**What you have to do**
Reproduce the entire listing below verbatim.

**Data for this exercise**
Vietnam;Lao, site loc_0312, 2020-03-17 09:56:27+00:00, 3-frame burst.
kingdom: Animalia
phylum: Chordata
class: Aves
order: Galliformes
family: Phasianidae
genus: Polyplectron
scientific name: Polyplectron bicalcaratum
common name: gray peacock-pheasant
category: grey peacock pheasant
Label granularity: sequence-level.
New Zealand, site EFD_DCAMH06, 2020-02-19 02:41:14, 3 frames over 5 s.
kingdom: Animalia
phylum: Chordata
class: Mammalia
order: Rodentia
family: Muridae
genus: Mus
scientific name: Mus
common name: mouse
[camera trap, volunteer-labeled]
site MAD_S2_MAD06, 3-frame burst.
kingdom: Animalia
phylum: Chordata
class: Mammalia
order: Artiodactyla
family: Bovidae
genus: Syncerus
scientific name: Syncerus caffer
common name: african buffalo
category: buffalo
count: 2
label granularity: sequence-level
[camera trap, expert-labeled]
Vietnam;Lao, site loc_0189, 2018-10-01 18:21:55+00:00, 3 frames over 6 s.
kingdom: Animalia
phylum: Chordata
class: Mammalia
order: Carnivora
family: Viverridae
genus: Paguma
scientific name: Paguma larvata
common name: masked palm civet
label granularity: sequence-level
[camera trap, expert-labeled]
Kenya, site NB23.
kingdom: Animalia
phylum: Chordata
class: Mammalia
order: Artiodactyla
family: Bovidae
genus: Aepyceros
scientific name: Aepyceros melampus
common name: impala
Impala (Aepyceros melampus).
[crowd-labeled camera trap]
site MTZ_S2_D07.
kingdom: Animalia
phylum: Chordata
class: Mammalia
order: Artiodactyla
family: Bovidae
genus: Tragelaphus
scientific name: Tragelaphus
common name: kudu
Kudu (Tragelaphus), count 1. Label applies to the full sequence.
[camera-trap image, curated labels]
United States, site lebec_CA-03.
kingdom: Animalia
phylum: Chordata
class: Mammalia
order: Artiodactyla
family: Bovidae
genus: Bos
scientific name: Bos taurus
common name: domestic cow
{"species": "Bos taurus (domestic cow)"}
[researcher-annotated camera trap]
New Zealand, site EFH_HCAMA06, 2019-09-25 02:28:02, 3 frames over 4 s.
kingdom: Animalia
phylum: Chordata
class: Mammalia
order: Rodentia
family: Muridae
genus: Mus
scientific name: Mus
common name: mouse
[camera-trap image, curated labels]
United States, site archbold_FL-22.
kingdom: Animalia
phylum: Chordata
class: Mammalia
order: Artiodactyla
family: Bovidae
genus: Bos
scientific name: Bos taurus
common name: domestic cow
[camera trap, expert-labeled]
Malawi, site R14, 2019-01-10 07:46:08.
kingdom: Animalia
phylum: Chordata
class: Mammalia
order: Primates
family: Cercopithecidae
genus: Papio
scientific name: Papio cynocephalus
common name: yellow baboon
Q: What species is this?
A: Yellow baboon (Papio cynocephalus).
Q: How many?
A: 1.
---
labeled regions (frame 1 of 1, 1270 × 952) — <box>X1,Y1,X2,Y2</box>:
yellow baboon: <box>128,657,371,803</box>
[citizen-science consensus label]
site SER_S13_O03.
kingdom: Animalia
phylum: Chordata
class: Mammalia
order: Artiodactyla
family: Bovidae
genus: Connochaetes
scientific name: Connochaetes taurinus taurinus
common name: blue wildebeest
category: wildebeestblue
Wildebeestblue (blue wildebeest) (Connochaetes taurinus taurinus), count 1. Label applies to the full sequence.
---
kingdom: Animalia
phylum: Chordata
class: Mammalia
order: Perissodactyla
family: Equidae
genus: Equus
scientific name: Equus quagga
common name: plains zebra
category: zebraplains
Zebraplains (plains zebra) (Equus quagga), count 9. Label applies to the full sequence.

**Final answer**
Vietnam;Lao, site loc_0312, 2020-03-17 09:56:27+00:00, 3-frame burst.
kingdom: Animalia
phylum: Chordata
class: Aves
order: Galliformes
family: Phasianidae
genus: Polyplectron
scientific name: Polyplectron bicalcaratum
common name: gray peacock-pheasant
category: grey peacock pheasant
Label granularity: sequence-level.
New Zealand, site EFD_DCAMH06, 2020-02-19 02:41:14, 3 frames over 5 s.
kingdom: Animalia
phylum: Chordata
class: Mammalia
order: Rodentia
family: Muridae
genus: Mus
scientific name: Mus
common name: mouse
[camera trap, volunteer-labeled]
site MAD_S2_MAD06, 3-frame burst.
kingdom: Animalia
phylum: Chordata
class: Mammalia
order: Artiodactyla
family: Bovidae
genus: Syncerus
scientific name: Syncerus caffer
common name: african buffalo
category: buffalo
count: 2
label granularity: sequence-level
[camera trap, expert-labeled]
Vietnam;Lao, site loc_0189, 2018-10-01 18:21:55+00:00, 3 frames over 6 s.
kingdom: Animalia
phylum: Chordata
class: Mammalia
order: Carnivora
family: Viverridae
genus: Paguma
scientific name: Paguma larvata
common name: masked palm civet
label granularity: sequence-level
[camera trap, expert-labeled]
Kenya, site NB23.
kingdom: Animalia
phylum: Chordata
class: Mammalia
order: Artiodactyla
family: Bovidae
genus: Aepyceros
scientific name: Aepyceros melampus
common name: impala
Impala (Aepyceros melampus).
[crowd-labeled camera trap]
site MTZ_S2_D07.
kingdom: Animalia
phylum: Chordata
class: Mammalia
order: Artiodactyla
family: Bovidae
genus: Tragelaphus
scientific name: Tragelaphus
common name: kudu
Kudu (Tragelaphus), count 1. Label applies to the full sequence.
[camera-trap image, curated labels]
United States, site lebec_CA-03.
kingdom: Animalia
phylum: Chordata
class: Mammalia
order: Artiodactyla
family: Bovidae
genus: Bos
scientific name: Bos taurus
common name: domestic cow
{"species": "Bos taurus (domestic cow)"}
[researcher-annotated camera trap]
New Zealand, site EFH_HCAMA06, 2019-09-25 02:28:02, 3 frames over 4 s.
kingdom: Animalia
phylum: Chordata
class: Mammalia
order: Rodentia
family: Muridae
genus: Mus
scientific name: Mus
common name: mouse
[camera-trap image, curated labels]
United States, site archbold_FL-22.
kingdom: Animalia
phylum: Chordata
class: Mammalia
order: Artiodactyla
family: Bovidae
genus: Bos
scientific name: Bos taurus
common name: domestic cow
[camera trap, expert-labeled]
Malawi, site R14, 2019-01-10 07:46:08.
kingdom: Animalia
phylum: Chordata
class: Mammalia
order: Primates
family: Cercopithecidae
genus: Papio
scientific name: Papio cynocephalus
common name: yellow baboon
Q: What species is this?
A: Yellow baboon (Papio cynocephalus).
Q: How many?
A: 1.
---
labeled regions (frame 1 of 1, 1270 × 952) — <box>X1,Y1,X2,Y2</box>:
yellow baboon: <box>128,657,371,803</box>
[citizen-science consensus label]
site SER_S13_O03.
kingdom: Animalia
phylum: Chordata
class: Mammalia
order: Artiodactyla
family: Bovidae
genus: Connochaetes
scientific name: Connochaetes taurinus taurinus
common name: blue wildebeest
category: wildebeestblue
Wildebeestblue (blue wildebeest) (Connochaetes taurinus taurinus), count 1. Label applies to the full sequence.
---
kingdom: Animalia
phylum: Chordata
class: Mammalia
order: Perissodactyla
family: Equidae
genus: Equus
scientific name: Equus quagga
common name: plains zebra
category: zebraplains
Zebraplains (plains zebra) (Equus quagga), count 9. Label applies to the full sequence.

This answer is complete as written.